### GELESENES ANWENDEN
**A.** An welcher Universität ist Carlo Masala laut dem Text über Experten in der Öffentlichkeit Professor?
**B.** Schreiben Sie aus dem Text über Experten in der Öffentlichkeit den Abschnitt ab, der mit "Echtes Fachwissen und" beginnt und bis "Expertise öffentlich entschuldigen." reicht.

##### TEXTAUSZUG #####

Experten müssen sich durch öffentliche Minenfelder wagen

Echtes Fachwissen und sachliche Nüchternheit sollten das Kennzeichen des guten Experten sein. Doch schützt auch das nicht vor Aufgeregtheit. Christoph Heusgen, der Chef der Münchner Sicherheitskonferenz, hatte im ZDF-Interview mit Dunja Hayali den UN-Generalsekretär António Guterres verteidigt und seinen Satz, es sei wichtig „zu erkennen, dass die Angriffe der Hamas nicht im luftleeren Raum stattfanden“. Heusgen musste sich für seine Expertise öffentlich entschuldigen.

Die „Bild“-Zeitung hatte sich erregt über ein „krasses ZDF-Interview“ unter der Headline „Ex-Merkel-Berater schockt mit Israel-Aussagen“. Aber „Bild“, Verlagsgrundsätze Punkt 2, hat ja seine Journalisten klar verpflichtet: „Wir unterstützen das jüdische Volk.“

Durch all diese öffentlichen Minenfelder bewegt sich ein Experte auffallend souverän. Er heißt Carlo Masala. Er ist Professor für Internationale Politik an der Universität der Bundeswehr München. Er bekommt das Kunststück hin, mit Sachlichkeit und Rationalität all den oft berechtigten Emotionalitäten zu begegnen. Die Stärke des Politikwissenschaftlers? Er verweigert sich konsequent dem Wunschdenken. Dadurch sagt er auch Sätze wie diesen, zuletzt gefallen in der ZDF-Talkshow „maybrit illner“: „Wenn es militärisch wichtig ist – so zynisch es klingt –, dann ist auch der Tod von Zivilisten in Kauf zu nehmen.“

Solche Nüchternheit tut gut. Und das gerade in aufgeregten Zeiten, wenn auch im Fernsehen zu viele Moralisten zu wenig Haltung zeigen. Ansonsten gilt auch und gerade fürs Fernsehen: Wenn es nichts Neues zu sagen gibt, ist Schweigen kein Schaden.

##### BEREITGESTELLTE DATEN #####

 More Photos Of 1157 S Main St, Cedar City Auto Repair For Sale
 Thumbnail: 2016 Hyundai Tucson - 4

#####
##### BEREITGESTELLTE DATEN #####

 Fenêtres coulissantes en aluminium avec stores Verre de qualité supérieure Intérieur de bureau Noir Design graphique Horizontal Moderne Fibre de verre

#####

### ERGEBNISSE DER AUFGABEN
**A.** An der Universität der Bundeswehr München.

**B.**
Echtes Fachwissen und sachliche Nüchternheit sollten das Kennzeichen des guten Experten sein. Doch schützt auch das nicht vor Aufgeregtheit. Christoph Heusgen, der Chef der Münchner Sicherheitskonferenz, hatte im ZDF-Interview mit Dunja Hayali den UN-Generalsekretär António Guterres verteidigt und seinen Satz, es sei wichtig „zu erkennen, dass die Angriffe der Hamas nicht im luftleeren Raum stattfanden“. Heusgen musste sich für seine Expertise öffentlich entschuldigen.